Adeyemi: Auf jeden Fall. Ich möchte meinen Realschulabschluss nachholen. Aber aktuell kann ich noch nicht sagen, wann ich das angehe.

Was hat Sie beim Thema Schule zum Umdenken gebracht?

Adeyemi: Ich habe festgestellt, dass es wichtig ist, einen Abschluss zu haben. Sollte ich mich in ein paar Jahren nach meiner Fußballkarriere irgendwo bewerben, sollte ich etwas Handfestes vorweisen können. Da kann man nicht mit leeren Händen dastehen. Ich habe den Schalter umgelegt und möchte für die Zukunft daran arbeiten, dass es klappt.

Wie häufig besuchen Sie Ihre alten Bekannten bei Unterhaching?

Adeyemi: Sehr regelmäßig, eigentlich immer, wenn ich meine Eltern besuche. Meine Mutter arbeitet nach wie vor beim Verein. Man sieht mich definitiv häufiger in Unterhaching, weil ich gerne dort in der Gegend gemeinsam mit meinen Freunden etwas Essen gehe.

Gab es einen Moment bei Haching, in dem Sie realisiert haben, dass es tatsächlich mit der Profi-Karriere klappen könnte?

Adeyemi: Es gab nicht diesen einen Moment. Wenn man mehrere Male gesagt bekommt, dass man über Qualitäten verfügt, die nicht jeder hat, gibt das aber sehr viel Selbstbewusstsein. Ich habe mir meine Ziele gesetzt und bis jetzt verläuft mein Weg wie geplant. Ich freue mich, dass ich es mal so weit geschafft habe.

Sie haben bei Unterhaching ausschließlich in der Jugend gespielt. Laut Schwabl gab es konkretes Interesse vom FC Chelsea. Wie kam es dazu?

Adeyemi: Ich glaube, es ist fast egal, bei welchem Klub man spielt - der Fußball bietet insgesamt eine große Plattform. Wenn man ein guter Spieler ist, der Gas gibt und seine Leistung zeigt, sehen die Klubs das.
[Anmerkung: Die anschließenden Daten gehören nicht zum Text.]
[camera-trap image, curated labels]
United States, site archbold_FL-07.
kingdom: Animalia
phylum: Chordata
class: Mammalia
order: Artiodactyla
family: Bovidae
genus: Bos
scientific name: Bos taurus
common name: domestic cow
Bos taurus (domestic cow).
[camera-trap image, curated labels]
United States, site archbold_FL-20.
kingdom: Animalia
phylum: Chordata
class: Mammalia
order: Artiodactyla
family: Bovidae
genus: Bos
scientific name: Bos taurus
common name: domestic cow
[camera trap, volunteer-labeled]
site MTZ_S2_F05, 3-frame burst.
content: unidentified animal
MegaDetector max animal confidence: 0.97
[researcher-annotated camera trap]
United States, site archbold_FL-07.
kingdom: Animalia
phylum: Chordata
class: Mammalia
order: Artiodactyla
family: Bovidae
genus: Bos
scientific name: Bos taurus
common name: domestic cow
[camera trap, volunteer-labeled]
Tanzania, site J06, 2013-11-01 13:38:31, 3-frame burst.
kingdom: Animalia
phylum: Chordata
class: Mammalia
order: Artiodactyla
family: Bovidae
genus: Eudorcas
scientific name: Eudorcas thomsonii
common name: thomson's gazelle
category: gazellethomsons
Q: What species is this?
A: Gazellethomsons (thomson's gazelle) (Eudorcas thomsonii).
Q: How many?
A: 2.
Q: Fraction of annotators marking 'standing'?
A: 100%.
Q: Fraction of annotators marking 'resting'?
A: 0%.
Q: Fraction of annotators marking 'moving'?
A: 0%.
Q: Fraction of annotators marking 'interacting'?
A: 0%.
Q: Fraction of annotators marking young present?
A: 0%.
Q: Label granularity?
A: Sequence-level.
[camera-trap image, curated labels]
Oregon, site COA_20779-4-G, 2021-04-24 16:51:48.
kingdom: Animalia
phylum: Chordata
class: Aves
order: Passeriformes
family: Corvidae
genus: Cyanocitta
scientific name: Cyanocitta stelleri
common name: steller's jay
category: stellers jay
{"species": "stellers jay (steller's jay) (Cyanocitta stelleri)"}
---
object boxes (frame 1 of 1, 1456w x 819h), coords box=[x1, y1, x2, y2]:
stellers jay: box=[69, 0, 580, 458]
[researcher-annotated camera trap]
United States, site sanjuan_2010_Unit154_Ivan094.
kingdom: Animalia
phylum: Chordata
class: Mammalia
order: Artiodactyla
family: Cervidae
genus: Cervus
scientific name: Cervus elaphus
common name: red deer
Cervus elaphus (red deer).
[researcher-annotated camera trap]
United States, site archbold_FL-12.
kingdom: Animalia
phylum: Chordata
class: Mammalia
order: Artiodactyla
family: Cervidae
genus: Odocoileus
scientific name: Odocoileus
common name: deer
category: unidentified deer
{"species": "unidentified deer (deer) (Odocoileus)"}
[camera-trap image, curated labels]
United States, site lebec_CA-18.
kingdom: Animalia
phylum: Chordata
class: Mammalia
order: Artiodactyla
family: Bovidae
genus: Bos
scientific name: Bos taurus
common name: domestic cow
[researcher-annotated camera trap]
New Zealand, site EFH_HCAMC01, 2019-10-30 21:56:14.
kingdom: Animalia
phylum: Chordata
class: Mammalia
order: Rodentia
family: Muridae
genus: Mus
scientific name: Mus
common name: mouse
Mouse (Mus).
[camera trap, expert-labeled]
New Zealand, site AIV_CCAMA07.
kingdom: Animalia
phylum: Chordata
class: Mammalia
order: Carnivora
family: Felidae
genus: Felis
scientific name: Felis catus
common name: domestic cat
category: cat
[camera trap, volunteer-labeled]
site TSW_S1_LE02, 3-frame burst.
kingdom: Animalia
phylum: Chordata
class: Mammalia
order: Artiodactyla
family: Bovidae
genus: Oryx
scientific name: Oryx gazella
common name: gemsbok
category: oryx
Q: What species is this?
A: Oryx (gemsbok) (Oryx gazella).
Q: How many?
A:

Sie waren sogar in London vor Ort, um bei Chelsea vorzuspielen. Warum kam ein Wechsel auf die Insel nicht zustande?

Adeyemi: Ich habe mich dazu entschieden, weiter bei Unterhaching zu spielen, weil ich mich sehr wohlgefühlt habe. Ein Wechsel zu Chelsea wäre damals kein sinnvoller Schritt gewesen.

Neben Chelsea sollen auch der FC Barcelona, Atletico Madrid und RB Leipzig Interesse signalisiert haben. Wie ernst fielen die Avancen dieser Klubs aus?

Adeyemi: Ich persönlich habe mich damit nicht so sehr beschäftigt. Natürlich freut es mich, wenn solche Vereine Interesse signalisieren, aber ich wollte einfach nur Fußball spielen.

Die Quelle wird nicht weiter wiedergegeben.